--- START OF DATASET RECORDS ---
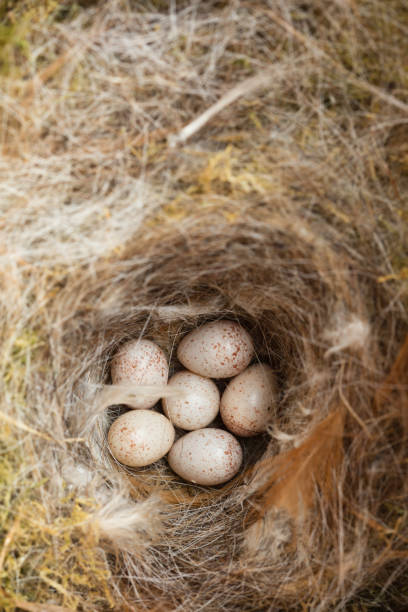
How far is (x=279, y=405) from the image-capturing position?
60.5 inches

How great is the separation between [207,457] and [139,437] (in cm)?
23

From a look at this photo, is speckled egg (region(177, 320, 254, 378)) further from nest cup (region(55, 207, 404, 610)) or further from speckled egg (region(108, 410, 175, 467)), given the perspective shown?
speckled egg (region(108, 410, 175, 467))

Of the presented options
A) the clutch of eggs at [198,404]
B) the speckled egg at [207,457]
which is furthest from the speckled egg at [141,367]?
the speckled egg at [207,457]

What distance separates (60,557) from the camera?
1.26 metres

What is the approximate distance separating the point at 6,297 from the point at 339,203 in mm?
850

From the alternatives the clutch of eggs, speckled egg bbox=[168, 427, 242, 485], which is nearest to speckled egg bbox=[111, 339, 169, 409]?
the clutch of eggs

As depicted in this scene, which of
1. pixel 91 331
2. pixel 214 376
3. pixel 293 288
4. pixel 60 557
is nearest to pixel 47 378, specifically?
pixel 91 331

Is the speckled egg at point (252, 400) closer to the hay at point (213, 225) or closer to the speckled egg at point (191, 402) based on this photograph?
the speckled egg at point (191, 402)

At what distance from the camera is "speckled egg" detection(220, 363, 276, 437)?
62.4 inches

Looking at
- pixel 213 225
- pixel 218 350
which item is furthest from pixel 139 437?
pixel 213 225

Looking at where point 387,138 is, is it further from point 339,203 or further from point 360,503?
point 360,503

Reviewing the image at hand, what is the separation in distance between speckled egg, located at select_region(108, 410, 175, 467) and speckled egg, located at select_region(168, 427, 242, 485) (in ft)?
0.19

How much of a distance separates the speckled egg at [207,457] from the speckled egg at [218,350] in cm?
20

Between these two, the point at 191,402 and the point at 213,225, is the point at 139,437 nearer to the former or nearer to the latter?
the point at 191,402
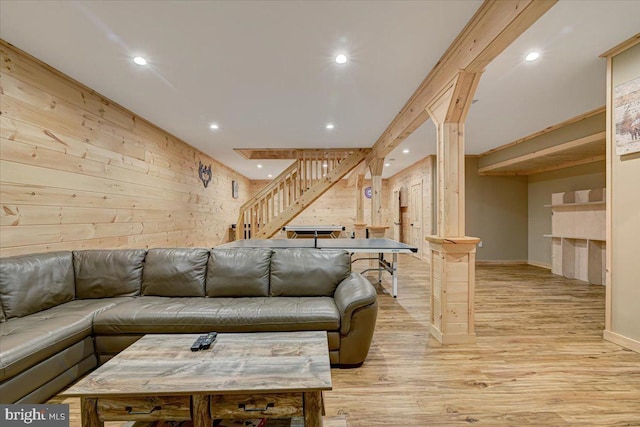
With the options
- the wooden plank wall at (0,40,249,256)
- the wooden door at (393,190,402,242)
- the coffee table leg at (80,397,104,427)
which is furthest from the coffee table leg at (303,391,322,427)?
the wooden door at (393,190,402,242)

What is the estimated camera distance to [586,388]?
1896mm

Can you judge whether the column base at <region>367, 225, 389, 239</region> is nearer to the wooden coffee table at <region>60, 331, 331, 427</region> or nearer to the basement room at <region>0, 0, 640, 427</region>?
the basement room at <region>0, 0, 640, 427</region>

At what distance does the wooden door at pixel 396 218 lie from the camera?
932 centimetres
--- END OF DATASET RECORDS ---
--- START OF DATASET RECORDS ---
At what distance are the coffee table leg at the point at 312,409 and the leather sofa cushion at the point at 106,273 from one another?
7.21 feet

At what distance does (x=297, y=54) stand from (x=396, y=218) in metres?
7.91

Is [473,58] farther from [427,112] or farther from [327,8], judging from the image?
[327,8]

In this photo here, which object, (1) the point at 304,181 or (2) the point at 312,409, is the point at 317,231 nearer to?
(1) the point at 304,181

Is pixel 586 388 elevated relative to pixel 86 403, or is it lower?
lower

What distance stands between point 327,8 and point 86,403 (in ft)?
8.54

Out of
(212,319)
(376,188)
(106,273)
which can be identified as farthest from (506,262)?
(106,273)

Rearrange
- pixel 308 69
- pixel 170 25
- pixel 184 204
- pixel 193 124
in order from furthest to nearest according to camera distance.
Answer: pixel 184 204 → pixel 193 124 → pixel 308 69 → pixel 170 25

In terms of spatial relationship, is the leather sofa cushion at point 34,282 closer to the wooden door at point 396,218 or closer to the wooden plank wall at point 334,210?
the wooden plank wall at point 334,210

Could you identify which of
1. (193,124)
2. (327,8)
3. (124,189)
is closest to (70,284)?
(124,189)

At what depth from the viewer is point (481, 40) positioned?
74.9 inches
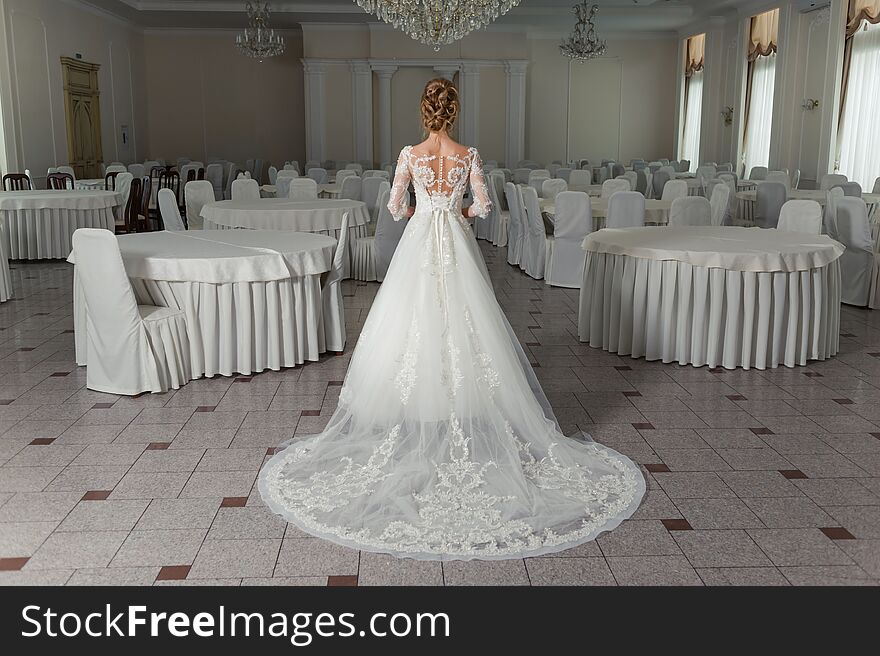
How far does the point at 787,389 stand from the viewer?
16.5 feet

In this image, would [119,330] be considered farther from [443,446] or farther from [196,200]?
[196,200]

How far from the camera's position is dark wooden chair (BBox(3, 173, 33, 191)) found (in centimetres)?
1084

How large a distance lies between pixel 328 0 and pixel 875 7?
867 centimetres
--- END OF DATASET RECORDS ---
--- START OF DATASET RECORDS ---
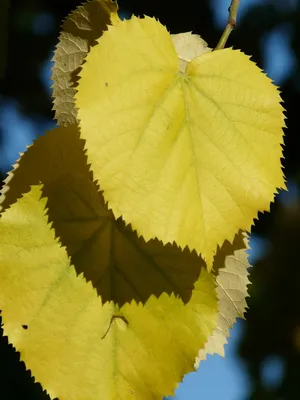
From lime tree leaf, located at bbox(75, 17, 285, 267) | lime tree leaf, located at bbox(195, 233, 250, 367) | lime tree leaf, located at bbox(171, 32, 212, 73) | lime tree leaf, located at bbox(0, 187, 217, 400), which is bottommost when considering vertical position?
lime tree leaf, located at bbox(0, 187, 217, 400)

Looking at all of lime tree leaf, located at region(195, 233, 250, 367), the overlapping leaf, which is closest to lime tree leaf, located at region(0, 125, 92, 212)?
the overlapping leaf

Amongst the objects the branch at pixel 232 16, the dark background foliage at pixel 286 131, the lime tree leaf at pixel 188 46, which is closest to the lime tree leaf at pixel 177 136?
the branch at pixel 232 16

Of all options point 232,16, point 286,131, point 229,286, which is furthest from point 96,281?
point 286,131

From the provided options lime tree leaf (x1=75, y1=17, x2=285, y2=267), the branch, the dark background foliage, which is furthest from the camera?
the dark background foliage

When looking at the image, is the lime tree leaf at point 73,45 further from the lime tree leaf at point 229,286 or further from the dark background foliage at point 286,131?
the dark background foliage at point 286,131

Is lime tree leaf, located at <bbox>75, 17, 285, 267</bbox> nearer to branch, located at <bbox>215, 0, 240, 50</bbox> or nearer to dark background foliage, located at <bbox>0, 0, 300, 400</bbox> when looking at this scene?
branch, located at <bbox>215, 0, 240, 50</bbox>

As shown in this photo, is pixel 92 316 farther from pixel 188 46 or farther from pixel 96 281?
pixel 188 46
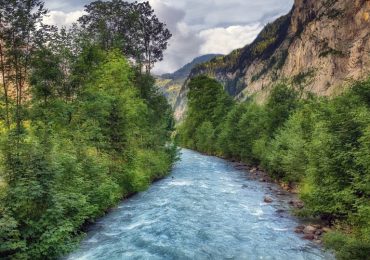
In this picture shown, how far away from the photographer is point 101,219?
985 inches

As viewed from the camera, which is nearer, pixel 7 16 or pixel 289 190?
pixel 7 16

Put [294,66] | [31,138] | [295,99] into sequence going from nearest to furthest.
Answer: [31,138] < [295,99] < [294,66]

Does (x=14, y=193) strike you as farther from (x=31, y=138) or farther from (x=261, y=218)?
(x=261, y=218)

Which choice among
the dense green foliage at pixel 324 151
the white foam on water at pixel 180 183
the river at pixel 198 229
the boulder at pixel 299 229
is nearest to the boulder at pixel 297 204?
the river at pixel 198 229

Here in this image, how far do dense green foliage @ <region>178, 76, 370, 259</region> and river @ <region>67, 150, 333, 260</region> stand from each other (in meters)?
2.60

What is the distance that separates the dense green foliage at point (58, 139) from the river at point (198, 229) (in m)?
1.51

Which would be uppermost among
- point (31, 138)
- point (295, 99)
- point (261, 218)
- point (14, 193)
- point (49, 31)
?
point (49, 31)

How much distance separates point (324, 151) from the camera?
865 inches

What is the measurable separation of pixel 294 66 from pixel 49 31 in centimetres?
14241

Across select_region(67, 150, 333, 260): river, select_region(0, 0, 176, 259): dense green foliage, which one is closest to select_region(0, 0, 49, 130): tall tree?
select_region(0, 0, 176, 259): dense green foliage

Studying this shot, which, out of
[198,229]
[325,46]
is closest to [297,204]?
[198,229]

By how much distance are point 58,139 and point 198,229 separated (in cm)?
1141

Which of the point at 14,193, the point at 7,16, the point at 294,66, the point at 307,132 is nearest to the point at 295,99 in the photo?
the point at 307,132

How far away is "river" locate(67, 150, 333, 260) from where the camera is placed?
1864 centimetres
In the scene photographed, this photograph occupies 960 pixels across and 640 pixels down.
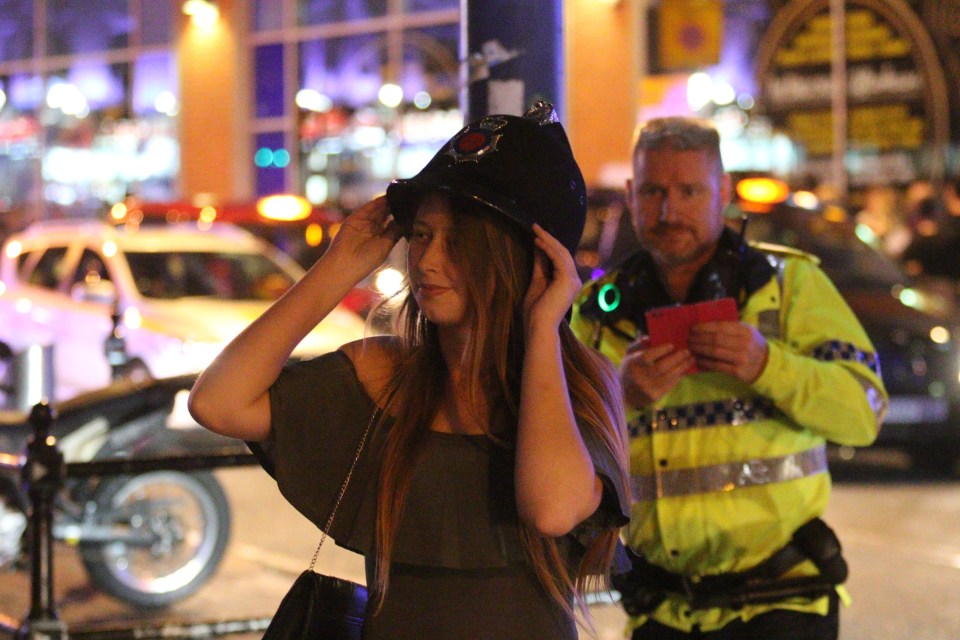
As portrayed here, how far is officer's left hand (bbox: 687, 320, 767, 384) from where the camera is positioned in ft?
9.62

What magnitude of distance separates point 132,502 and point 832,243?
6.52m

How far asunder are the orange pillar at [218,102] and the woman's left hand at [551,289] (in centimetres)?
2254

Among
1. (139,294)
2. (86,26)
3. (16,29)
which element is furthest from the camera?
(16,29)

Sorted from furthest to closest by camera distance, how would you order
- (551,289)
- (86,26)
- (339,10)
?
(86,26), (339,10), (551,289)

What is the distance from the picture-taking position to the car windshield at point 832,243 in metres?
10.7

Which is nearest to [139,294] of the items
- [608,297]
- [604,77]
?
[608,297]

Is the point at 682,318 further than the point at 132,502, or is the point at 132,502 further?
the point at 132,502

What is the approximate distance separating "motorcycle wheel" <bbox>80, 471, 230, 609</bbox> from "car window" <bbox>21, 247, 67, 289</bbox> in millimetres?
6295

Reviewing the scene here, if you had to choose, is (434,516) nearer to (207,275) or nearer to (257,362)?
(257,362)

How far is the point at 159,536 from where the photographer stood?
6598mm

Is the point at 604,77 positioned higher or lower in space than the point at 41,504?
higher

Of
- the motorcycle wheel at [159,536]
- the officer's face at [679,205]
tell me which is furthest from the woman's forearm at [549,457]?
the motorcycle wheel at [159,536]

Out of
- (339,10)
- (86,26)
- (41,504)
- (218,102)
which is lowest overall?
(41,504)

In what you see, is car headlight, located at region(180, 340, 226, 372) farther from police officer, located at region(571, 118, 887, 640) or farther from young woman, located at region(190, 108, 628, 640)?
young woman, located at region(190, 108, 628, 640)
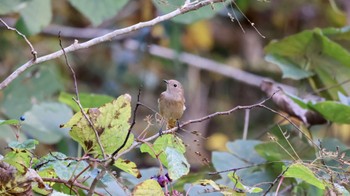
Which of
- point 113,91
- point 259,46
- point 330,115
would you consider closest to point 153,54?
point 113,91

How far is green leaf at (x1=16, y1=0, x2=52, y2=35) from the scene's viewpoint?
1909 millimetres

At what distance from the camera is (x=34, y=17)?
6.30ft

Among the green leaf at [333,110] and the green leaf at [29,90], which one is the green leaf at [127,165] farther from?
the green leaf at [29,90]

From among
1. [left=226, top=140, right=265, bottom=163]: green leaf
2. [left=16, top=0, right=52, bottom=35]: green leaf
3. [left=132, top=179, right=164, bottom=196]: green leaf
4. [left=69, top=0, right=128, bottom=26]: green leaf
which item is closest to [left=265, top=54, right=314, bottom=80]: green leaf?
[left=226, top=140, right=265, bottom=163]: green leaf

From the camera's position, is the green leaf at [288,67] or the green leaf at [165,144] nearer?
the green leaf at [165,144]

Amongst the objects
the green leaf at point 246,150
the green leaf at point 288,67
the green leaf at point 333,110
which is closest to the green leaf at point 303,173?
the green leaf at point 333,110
--- END OF DATASET RECORDS ---
PROBLEM STATEMENT: Please reproduce, word for word, the lines above starting with the one that contains "Is the speckled" and ending with the one that contains "932 centimetres", and leave the pictures out.

RESULT FOR THIS TASK:
Is the speckled egg at point (252, 400) closer to the hay at point (213, 225) or closer to the speckled egg at point (191, 402) based on this photograph?
the speckled egg at point (191, 402)

At what distance from the camera is "speckled egg" detection(220, 363, 276, 437)?
62.4 inches

Looking at
- pixel 213 225
- pixel 218 350
which item is furthest from pixel 139 437?
pixel 213 225

Looking at where point 387,138 is, is it further from point 339,203 or further from point 360,503?
point 360,503

Reviewing the image at hand, what is the separation in distance between speckled egg, located at select_region(108, 410, 175, 467) and speckled egg, located at select_region(168, 427, 242, 485) (in ft)?
0.19

How much of a distance separates the speckled egg at [207,457] from the speckled egg at [218,350] in cm?
20

Between these two, the point at 191,402 and the point at 213,225, is the point at 139,437 nearer to the former or nearer to the latter?
the point at 191,402
With the options
- the wooden plank wall at (0,40,249,256)
- the wooden door at (393,190,402,242)
- the coffee table leg at (80,397,104,427)
which is furthest from the coffee table leg at (303,391,322,427)?
the wooden door at (393,190,402,242)

What is the estimated camera distance to [586,388]?
1896mm

Can you judge whether the column base at <region>367, 225, 389, 239</region> is nearer to the wooden coffee table at <region>60, 331, 331, 427</region> or nearer to the basement room at <region>0, 0, 640, 427</region>?
the basement room at <region>0, 0, 640, 427</region>

At what distance does the wooden door at pixel 396 218 lie from the camera?
932 centimetres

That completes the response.